Last but not least, la réforme porte explicitement le projet d’assujettir l’offre de formation aux besoins locaux d’emplois. Autant dire à la demande patronale. On est bien loin des discours tenus (et des vagues promesses faites à certains collectifs…) au cours des table-rondes organisées par Caroline Grandjean sur « la rénovation de l’offre de formation ».
En pratique, l’enjeu pour le gouvernement est avant tout de faire évoluer le pilotage des cartes de formations région par région, en y intégrant beaucoup plus centralement les entreprises et les bassins d’emplois, pour aller vers une programmation dictée essentiellement par la demande patronale exprimée au plan local. En cela aussi la réforme présentée à Saintes par Emmanuel Macron porte la marque de l’idéologie présidentielle : elle vise à transformer les finalités générales de l’enseignement professionnel pour l’adapter aux contraintes étriquées du « prêt à l’emploi ». Au détriment du rôle de formation globale du lycée et en contradiction avec l’objectif d’assurer la mobilité sociale et professionnelle à long terme des jeunes issu.es de l’enseignement professionnel.

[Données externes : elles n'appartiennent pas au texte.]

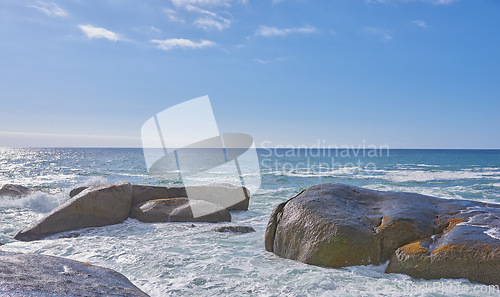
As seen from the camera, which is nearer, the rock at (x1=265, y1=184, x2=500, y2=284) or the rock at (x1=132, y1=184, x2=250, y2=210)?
the rock at (x1=265, y1=184, x2=500, y2=284)

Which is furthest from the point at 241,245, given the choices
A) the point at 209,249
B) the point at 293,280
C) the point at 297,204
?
the point at 293,280

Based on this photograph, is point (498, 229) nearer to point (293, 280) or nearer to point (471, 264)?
point (471, 264)

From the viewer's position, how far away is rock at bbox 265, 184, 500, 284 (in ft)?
14.9

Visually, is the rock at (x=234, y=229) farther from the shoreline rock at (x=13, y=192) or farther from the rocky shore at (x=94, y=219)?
the shoreline rock at (x=13, y=192)

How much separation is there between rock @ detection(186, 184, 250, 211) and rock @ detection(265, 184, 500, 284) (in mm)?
4709

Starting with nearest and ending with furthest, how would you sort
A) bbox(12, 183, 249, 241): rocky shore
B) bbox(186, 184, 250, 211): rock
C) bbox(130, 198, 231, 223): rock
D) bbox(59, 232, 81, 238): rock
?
1. bbox(59, 232, 81, 238): rock
2. bbox(12, 183, 249, 241): rocky shore
3. bbox(130, 198, 231, 223): rock
4. bbox(186, 184, 250, 211): rock

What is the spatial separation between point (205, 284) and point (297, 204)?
2.29 meters

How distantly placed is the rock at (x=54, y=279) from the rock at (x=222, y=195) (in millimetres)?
7659

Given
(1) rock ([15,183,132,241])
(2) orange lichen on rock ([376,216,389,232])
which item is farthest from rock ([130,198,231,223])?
(2) orange lichen on rock ([376,216,389,232])

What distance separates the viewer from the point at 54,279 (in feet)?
8.68

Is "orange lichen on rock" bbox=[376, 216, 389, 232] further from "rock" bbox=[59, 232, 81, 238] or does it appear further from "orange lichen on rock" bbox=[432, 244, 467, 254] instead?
Answer: "rock" bbox=[59, 232, 81, 238]

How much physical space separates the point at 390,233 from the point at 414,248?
0.39m

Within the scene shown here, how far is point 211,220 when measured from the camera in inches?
348

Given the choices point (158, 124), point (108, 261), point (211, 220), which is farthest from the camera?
point (211, 220)
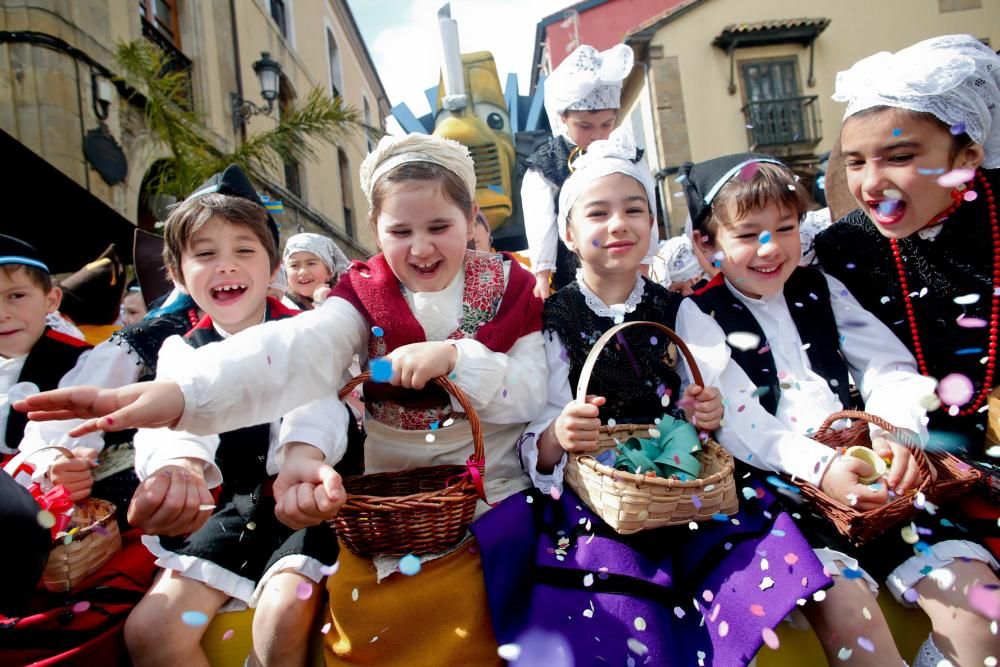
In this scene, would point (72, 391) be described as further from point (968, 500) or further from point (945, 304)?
point (945, 304)

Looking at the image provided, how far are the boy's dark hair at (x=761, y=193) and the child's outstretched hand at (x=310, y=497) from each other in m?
1.49

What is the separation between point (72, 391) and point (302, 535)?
77 cm

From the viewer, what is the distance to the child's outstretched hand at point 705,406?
1.70 m

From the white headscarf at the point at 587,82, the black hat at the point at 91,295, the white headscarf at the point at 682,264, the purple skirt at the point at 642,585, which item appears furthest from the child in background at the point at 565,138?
the black hat at the point at 91,295

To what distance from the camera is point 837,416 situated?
160 centimetres

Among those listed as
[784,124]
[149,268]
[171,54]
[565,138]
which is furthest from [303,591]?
[784,124]

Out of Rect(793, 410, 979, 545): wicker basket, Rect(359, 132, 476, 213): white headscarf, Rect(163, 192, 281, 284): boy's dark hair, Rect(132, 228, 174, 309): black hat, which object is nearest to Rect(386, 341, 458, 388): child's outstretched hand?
Rect(359, 132, 476, 213): white headscarf

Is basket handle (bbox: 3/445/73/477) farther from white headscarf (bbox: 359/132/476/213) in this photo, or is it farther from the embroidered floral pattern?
white headscarf (bbox: 359/132/476/213)

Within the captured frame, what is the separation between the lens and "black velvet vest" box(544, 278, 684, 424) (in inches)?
75.5

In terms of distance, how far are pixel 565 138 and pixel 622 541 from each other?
2521 millimetres

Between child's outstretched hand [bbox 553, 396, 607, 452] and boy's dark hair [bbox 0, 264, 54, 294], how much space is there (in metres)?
2.20

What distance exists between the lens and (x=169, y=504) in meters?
1.31

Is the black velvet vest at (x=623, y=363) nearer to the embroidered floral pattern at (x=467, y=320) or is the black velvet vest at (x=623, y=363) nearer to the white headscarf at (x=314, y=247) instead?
the embroidered floral pattern at (x=467, y=320)

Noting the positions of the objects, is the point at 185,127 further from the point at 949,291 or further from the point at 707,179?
the point at 949,291
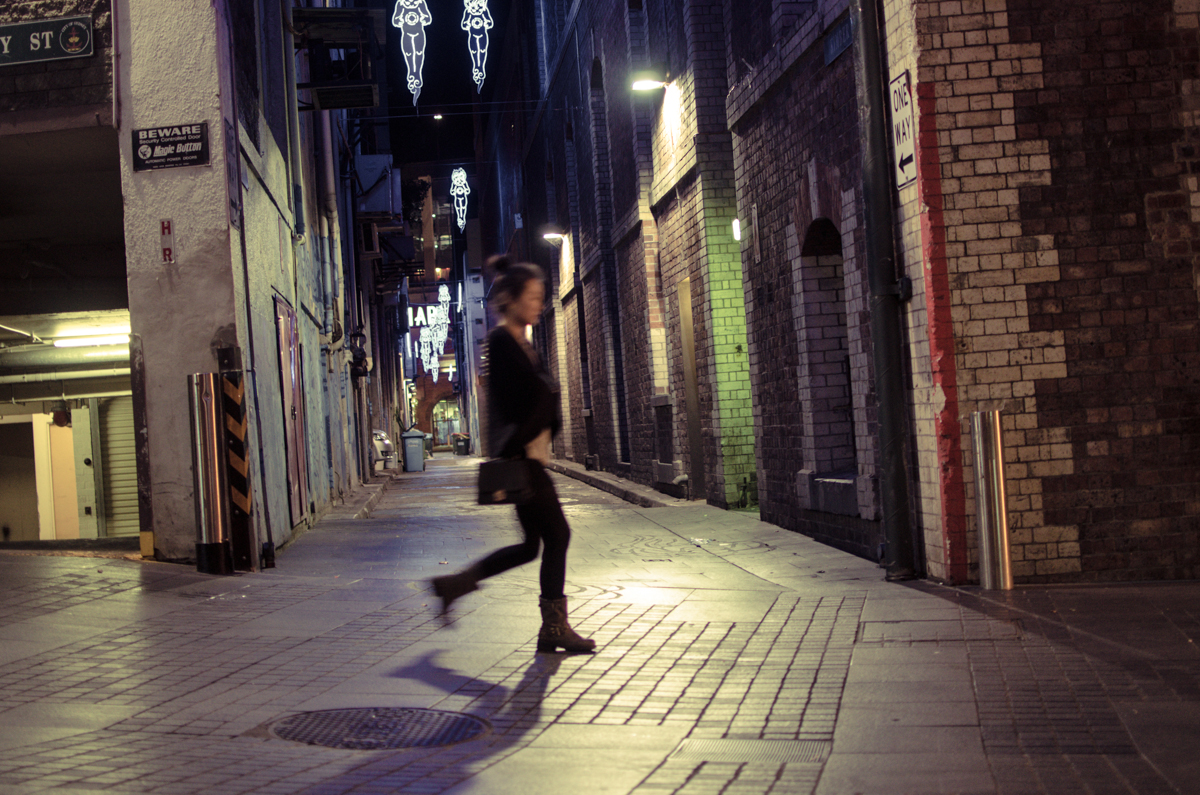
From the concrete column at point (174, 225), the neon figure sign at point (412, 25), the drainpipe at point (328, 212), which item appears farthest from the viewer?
the drainpipe at point (328, 212)

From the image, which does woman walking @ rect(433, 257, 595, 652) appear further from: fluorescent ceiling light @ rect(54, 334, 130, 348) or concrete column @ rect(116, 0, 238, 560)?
fluorescent ceiling light @ rect(54, 334, 130, 348)

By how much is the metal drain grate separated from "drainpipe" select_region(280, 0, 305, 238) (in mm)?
12372

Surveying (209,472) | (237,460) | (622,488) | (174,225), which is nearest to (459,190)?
(622,488)

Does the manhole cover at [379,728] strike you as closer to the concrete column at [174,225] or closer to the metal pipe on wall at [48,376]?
the concrete column at [174,225]

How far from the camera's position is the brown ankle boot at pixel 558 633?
5.67 metres

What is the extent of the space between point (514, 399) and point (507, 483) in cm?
45

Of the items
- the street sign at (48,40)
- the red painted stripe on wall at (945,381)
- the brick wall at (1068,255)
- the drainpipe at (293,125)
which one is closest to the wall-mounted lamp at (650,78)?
the drainpipe at (293,125)

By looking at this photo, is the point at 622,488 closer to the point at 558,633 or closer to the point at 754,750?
the point at 558,633

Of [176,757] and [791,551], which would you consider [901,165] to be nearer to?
[791,551]

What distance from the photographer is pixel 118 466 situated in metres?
18.9

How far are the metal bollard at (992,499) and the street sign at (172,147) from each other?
646 centimetres

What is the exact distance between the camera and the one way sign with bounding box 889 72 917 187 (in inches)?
285

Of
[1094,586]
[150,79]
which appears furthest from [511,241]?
[1094,586]

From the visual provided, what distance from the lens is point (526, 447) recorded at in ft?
18.4
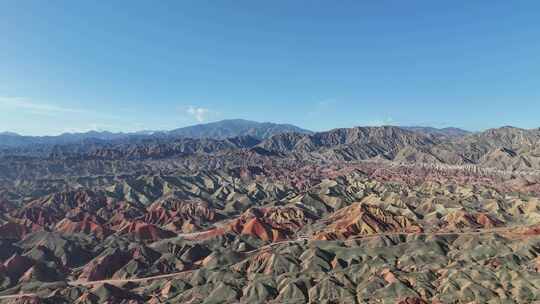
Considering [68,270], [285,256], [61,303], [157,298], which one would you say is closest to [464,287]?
[285,256]

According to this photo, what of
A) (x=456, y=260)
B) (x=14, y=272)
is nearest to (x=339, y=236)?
(x=456, y=260)

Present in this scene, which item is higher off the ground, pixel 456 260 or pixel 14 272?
pixel 456 260

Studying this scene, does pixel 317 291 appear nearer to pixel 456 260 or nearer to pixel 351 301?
pixel 351 301

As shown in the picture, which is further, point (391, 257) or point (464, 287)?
point (391, 257)

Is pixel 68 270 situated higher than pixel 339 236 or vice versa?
pixel 339 236

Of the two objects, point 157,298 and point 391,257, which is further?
point 391,257

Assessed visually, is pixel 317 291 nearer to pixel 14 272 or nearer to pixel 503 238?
pixel 503 238

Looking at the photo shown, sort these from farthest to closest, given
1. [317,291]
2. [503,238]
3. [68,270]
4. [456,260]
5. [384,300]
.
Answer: [68,270], [503,238], [456,260], [317,291], [384,300]

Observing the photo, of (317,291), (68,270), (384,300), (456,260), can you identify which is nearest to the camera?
(384,300)

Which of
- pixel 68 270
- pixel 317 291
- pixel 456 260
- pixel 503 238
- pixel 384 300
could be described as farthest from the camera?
A: pixel 68 270
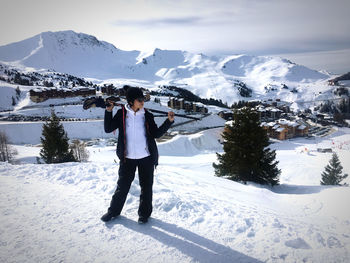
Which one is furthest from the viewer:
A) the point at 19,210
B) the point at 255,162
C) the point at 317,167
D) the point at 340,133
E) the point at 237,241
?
the point at 340,133

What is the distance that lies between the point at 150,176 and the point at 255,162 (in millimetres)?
11665

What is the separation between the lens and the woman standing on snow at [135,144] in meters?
4.13

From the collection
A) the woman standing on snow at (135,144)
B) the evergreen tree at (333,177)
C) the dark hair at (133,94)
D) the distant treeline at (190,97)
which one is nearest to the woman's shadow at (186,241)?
the woman standing on snow at (135,144)

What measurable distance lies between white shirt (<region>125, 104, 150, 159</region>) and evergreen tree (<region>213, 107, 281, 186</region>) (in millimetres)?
11495

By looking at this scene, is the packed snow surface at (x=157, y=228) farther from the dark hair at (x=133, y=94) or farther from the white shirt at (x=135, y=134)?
the dark hair at (x=133, y=94)

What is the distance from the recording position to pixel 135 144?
4180 millimetres

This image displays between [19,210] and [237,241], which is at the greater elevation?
[19,210]

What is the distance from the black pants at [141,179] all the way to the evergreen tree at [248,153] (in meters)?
11.1

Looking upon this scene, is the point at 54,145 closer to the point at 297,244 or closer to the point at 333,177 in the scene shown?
the point at 297,244

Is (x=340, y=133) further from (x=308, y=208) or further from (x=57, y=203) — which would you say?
(x=57, y=203)

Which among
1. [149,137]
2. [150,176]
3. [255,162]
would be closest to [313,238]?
[150,176]

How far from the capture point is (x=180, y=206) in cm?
489

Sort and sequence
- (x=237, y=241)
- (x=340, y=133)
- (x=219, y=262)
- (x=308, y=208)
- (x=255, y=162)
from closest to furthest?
1. (x=219, y=262)
2. (x=237, y=241)
3. (x=308, y=208)
4. (x=255, y=162)
5. (x=340, y=133)

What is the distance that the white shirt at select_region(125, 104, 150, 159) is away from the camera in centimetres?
415
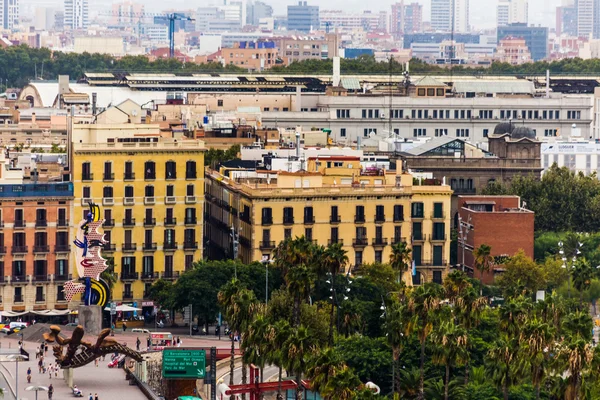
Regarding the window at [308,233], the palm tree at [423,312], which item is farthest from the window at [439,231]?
the palm tree at [423,312]

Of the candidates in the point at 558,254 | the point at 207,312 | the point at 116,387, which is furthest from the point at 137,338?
the point at 558,254

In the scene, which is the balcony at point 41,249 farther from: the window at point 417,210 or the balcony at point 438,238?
the balcony at point 438,238

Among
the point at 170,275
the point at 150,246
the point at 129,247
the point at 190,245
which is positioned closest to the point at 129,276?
the point at 129,247

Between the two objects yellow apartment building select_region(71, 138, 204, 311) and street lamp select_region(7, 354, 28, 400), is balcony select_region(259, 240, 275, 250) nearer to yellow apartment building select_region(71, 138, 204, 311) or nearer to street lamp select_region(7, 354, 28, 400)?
yellow apartment building select_region(71, 138, 204, 311)

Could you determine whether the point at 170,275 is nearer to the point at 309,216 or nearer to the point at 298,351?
the point at 309,216

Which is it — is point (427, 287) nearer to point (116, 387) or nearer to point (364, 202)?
point (116, 387)
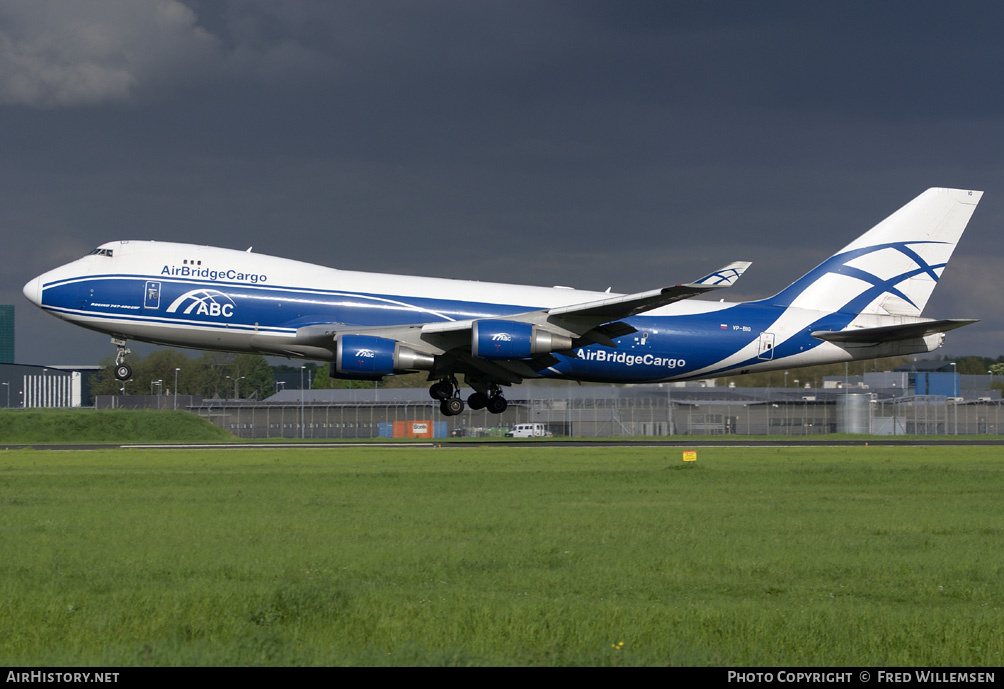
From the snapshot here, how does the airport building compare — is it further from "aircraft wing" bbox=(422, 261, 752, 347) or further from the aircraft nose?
the aircraft nose

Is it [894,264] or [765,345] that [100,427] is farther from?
[894,264]

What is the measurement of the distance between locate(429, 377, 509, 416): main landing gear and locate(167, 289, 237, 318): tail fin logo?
828cm

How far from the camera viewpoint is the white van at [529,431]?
6700cm

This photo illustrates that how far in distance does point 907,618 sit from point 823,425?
6060cm

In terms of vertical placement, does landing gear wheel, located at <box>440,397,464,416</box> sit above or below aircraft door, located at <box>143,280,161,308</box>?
below

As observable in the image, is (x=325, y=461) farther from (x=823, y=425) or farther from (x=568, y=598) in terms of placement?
(x=823, y=425)

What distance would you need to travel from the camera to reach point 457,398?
37969 mm

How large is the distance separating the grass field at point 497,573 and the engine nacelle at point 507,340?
1395 centimetres

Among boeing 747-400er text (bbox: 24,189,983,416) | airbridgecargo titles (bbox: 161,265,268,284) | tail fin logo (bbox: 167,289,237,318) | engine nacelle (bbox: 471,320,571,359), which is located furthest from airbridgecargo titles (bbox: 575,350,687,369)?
tail fin logo (bbox: 167,289,237,318)

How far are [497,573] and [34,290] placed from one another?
99.3ft

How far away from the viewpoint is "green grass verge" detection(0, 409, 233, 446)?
5016cm

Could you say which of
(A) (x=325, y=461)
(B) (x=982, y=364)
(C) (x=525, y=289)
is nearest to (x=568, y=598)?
(A) (x=325, y=461)

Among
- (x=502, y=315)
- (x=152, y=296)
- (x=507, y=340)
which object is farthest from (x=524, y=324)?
(x=152, y=296)

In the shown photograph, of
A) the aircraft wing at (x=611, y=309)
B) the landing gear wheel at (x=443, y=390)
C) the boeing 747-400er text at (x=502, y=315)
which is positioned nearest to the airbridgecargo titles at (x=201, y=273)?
the boeing 747-400er text at (x=502, y=315)
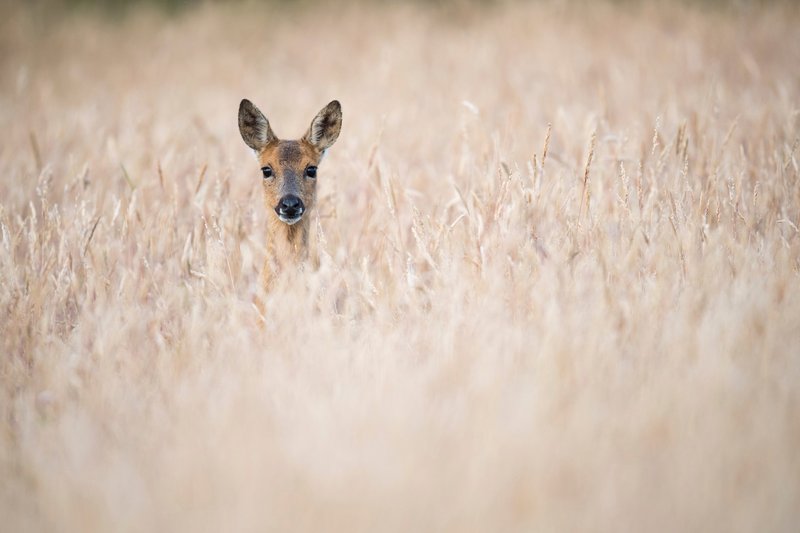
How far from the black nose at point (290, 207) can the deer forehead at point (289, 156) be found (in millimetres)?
363

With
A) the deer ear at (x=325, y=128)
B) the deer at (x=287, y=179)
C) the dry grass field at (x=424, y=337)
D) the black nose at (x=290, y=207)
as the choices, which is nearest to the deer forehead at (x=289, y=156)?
the deer at (x=287, y=179)

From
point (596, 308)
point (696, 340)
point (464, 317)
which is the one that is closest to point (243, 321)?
point (464, 317)

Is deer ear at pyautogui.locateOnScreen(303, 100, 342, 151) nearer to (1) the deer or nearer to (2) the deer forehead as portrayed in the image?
(1) the deer

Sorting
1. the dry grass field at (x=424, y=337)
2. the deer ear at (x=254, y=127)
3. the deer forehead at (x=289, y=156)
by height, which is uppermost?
the deer ear at (x=254, y=127)

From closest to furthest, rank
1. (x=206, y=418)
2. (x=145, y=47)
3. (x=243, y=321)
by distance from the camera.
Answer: (x=206, y=418)
(x=243, y=321)
(x=145, y=47)

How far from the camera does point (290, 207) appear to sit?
5898mm

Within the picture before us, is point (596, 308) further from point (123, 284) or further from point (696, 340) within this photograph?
point (123, 284)

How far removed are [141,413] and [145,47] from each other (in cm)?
1131

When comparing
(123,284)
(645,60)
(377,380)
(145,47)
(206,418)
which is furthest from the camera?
(145,47)

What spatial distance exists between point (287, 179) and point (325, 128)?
0.68 m

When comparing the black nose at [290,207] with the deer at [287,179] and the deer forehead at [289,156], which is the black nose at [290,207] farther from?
the deer forehead at [289,156]

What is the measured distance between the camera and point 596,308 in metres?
4.46

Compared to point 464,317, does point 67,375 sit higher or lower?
lower

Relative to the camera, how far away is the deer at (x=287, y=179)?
593 centimetres
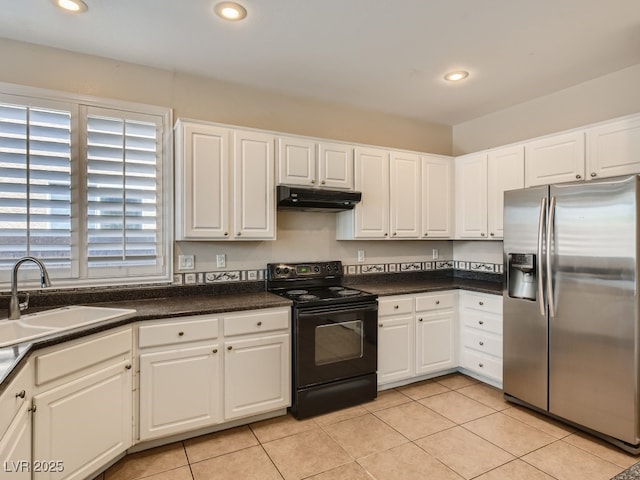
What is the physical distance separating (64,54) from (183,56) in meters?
0.81

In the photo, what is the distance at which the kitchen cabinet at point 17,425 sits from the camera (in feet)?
4.23

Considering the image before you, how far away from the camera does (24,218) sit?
242 centimetres

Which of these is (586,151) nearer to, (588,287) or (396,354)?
(588,287)

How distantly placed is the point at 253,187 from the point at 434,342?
7.09ft

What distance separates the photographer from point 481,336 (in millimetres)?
3328

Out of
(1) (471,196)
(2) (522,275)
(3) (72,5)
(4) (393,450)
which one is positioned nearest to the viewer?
(3) (72,5)

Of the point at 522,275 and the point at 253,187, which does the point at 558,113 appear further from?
the point at 253,187

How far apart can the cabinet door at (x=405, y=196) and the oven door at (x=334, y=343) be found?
95cm

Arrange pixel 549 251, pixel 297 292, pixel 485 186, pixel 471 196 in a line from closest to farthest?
1. pixel 549 251
2. pixel 297 292
3. pixel 485 186
4. pixel 471 196

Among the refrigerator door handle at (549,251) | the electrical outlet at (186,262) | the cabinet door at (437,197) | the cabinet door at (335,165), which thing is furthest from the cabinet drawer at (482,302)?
the electrical outlet at (186,262)

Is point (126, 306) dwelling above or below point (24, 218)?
below

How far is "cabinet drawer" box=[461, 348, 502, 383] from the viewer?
3188mm

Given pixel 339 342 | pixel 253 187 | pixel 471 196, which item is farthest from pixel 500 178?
pixel 253 187

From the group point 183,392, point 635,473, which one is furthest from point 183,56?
point 635,473
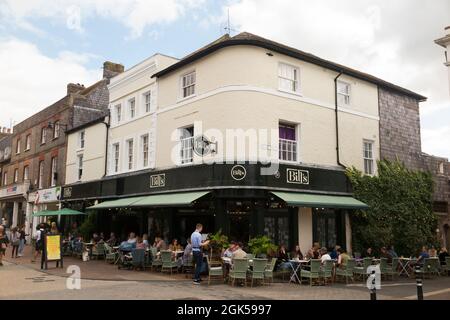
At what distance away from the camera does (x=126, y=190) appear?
66.0ft

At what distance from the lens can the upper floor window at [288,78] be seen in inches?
653

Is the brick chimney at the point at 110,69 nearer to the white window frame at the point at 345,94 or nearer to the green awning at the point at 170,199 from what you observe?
the green awning at the point at 170,199

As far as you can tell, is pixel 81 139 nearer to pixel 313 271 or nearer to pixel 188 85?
pixel 188 85

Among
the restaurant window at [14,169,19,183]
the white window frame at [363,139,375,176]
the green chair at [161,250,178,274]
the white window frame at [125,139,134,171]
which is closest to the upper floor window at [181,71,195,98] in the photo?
the white window frame at [125,139,134,171]

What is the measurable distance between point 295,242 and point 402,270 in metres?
4.35

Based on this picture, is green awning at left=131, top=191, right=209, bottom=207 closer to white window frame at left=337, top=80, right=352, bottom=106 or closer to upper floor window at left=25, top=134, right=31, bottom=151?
white window frame at left=337, top=80, right=352, bottom=106

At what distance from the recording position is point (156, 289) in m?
11.0

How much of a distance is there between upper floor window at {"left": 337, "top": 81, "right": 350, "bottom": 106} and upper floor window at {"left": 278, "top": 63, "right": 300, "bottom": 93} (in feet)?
8.59

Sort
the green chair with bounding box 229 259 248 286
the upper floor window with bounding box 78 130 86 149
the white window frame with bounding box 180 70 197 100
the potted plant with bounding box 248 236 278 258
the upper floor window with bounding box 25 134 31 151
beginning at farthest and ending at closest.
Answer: the upper floor window with bounding box 25 134 31 151, the upper floor window with bounding box 78 130 86 149, the white window frame with bounding box 180 70 197 100, the potted plant with bounding box 248 236 278 258, the green chair with bounding box 229 259 248 286

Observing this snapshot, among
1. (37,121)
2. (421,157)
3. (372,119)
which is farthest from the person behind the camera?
(37,121)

Cela implique pour les prochaines rentrées un plan social massif dont les formations étiquetées comme « non-insérantes » feront les frais. Ainsi les formations tertiaires (Commerce, Accueil, Gestion-Administration), fortement féminisées et accueillant beaucoup d’élèves dont l’orientation se fait par défaut, sont particulièrement ciblées. Mais, bien loin de diversifier réellement l’offre – vers les métiers de la santé, du sport, de l’animation socio-culturelle, de l’audio-visuel et du spectacle vivant, etc. – le discours sur « l’insertion » déguise de manière commode des choix à court terme dictés essentiellement par les entreprises, beaucoup plus que par les besoins et les attentes réelles de formation des jeunes concerné·es. On se demande bien, d’ailleurs, comment l’équipe chargée de la réalisation et de la mise en œuvre des outils destinés à la confection de ces nouvelles cartes de formation a travaillé : aucun échange avec le terrain, aucune consultation des instances régionales qui tous les ans préparent la révision de ces cartes… A la lecture des CV de l’équipe de la Startup chargée de cette refonte, on est en droit de se demander s’il ne s’agit par d’une Intelligence Artificielle : https://beta.gouv.fr/startups/pilotagevoiepro.html .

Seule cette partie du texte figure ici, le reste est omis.